Yesterday, Mark Hulbert posted an article on Marketwatch about how the rate of the rise in the current rally has been far faster than the average for bull markets over the last 100 years. He concludes that this is a hallmark of bear market rallies and compares the current rally to the first major rally in 1929, which he says only lasted a few months rallying 48%. (48% is nothing to sneeze at.)
I agree that the rate of the rise in the current rally has been extreme. I compared the gain in the QQQQ over rolling two week periods (on a day by day basis) and calculated that the gain to date since the March 9 low is 3.5 standard deviations above the mean for such periods over the last 10 years. In fact, the gain has exceeded the average rolling annual gain on a day by day basis for the last 10 years.
This is both an indication of the initial thrust of the rally and a warning that a reversion to the mean is probable. It is extremely rare that such a pullback does not occur, but once or twice in a decade it doesn't, and for that reason I will look to go long a half position in the UWM on a breakout above Monday's high. Nevertheless, the probability of a sharp reaction of 1 to 3 days is increasing and would be an opportunity to jump on board the trend.

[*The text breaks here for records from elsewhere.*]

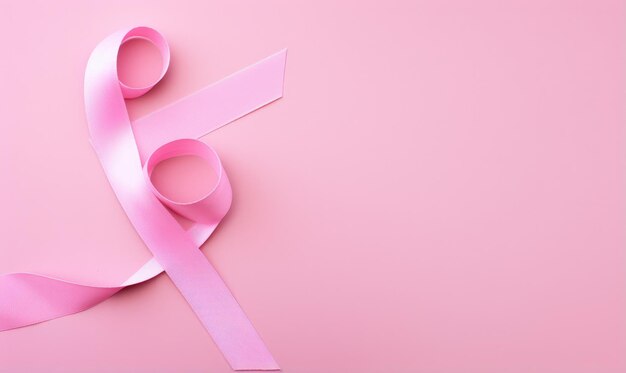 Pink ribbon on pink background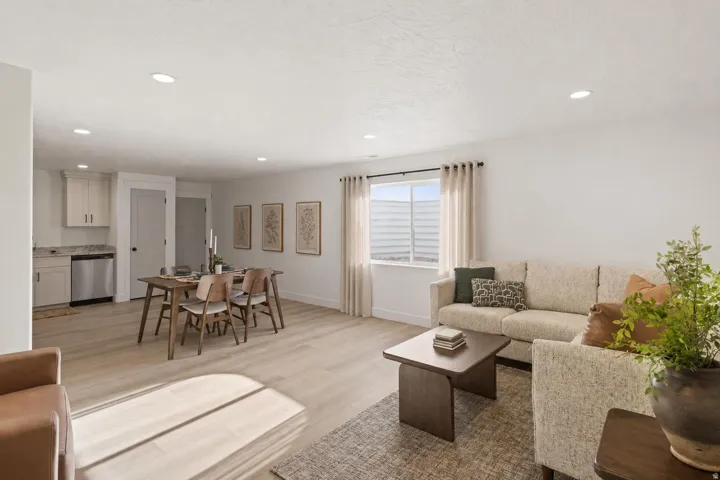 Open-concept living space featuring wood-finish flooring, recessed lighting, and a modern kitchen area with stainless steel appliances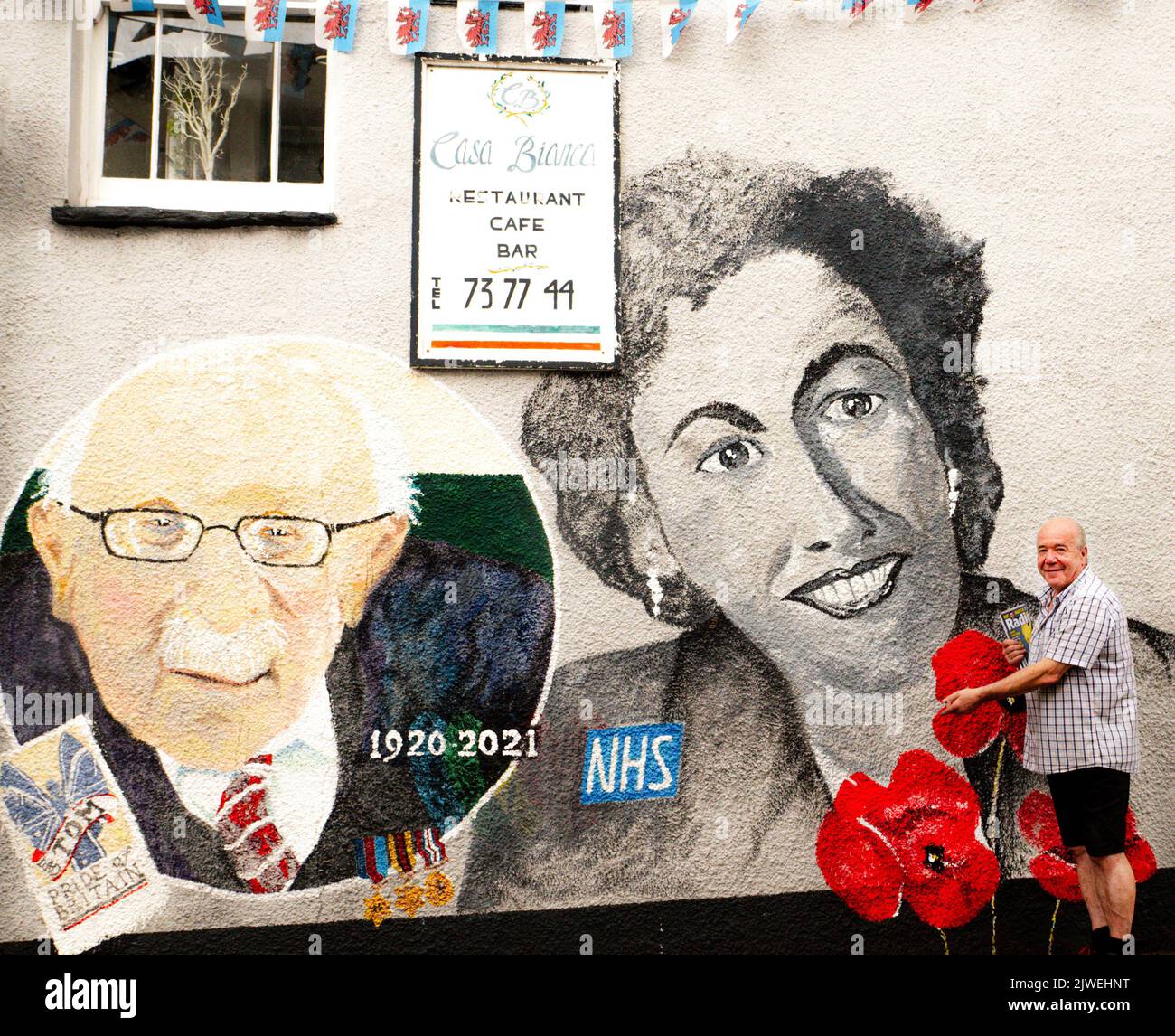 Paul Cable, quiosco de prensa y artista local de Abergavenny, está al lado de un mural que pintó en la ciudad, con el capitán Sir Tom Moore y Dame Vera Lynn. Foto de stock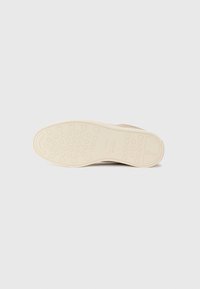 Suela de zapato en goma marrón con una superficie texturizada. Presenta patrones de huella circulares y un logo grabado en el lateral.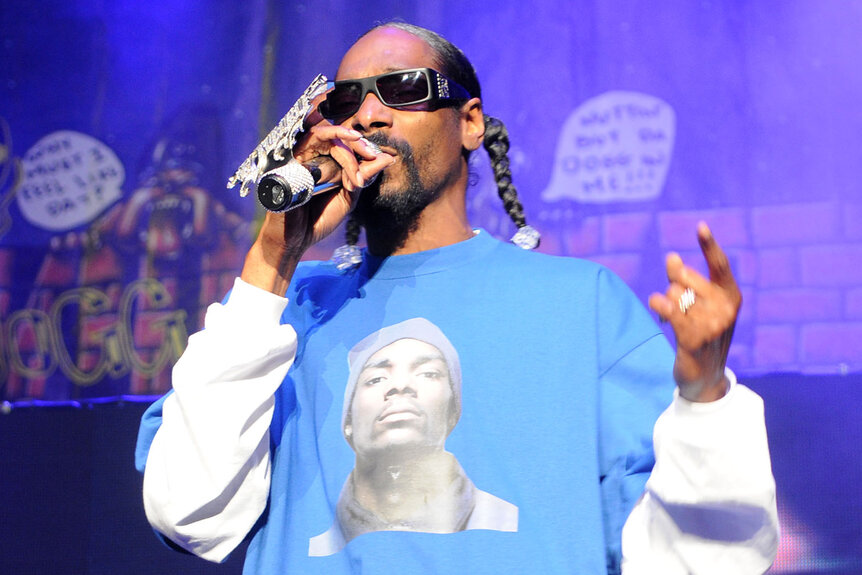 Snoop Dogg wears a large ring and a light blue shirt while performing on stage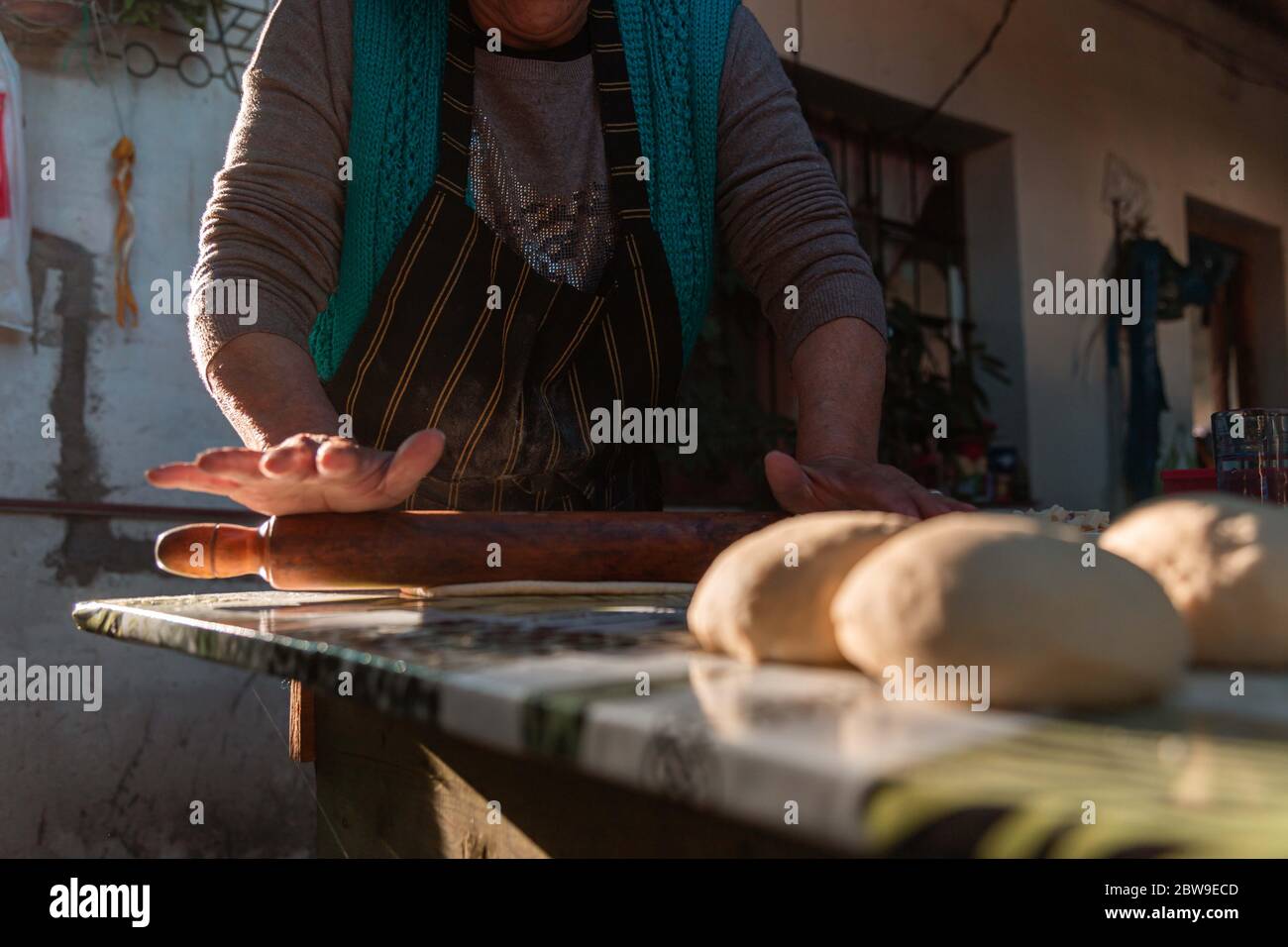 lady kneading on the table Stock Photo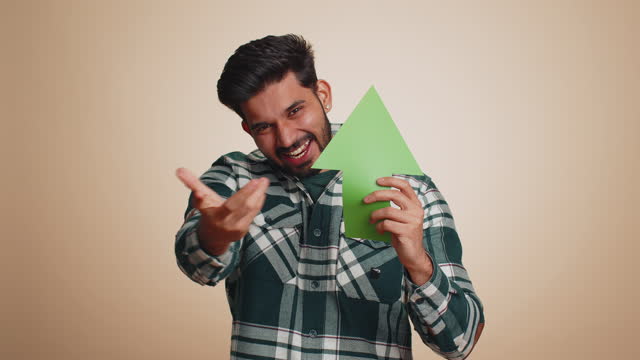 Indian man winner holding arrow sign pointing up, career growth and money increase good progress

With regard to candlesticks, I cannot offer much advice. Most studies that I have seen do not suggest much of an edge. I have found that understanding how to read fractal pivots as described by Bill Williams to be much more rewarding. The IWM has formed such a pivot above the 50dema as of today leading to my decision go long on a breakout. A note of caution on CME: it is approaching upper channel resistance and 200dema resistance, although 3 month highs are a positive. Best of luck.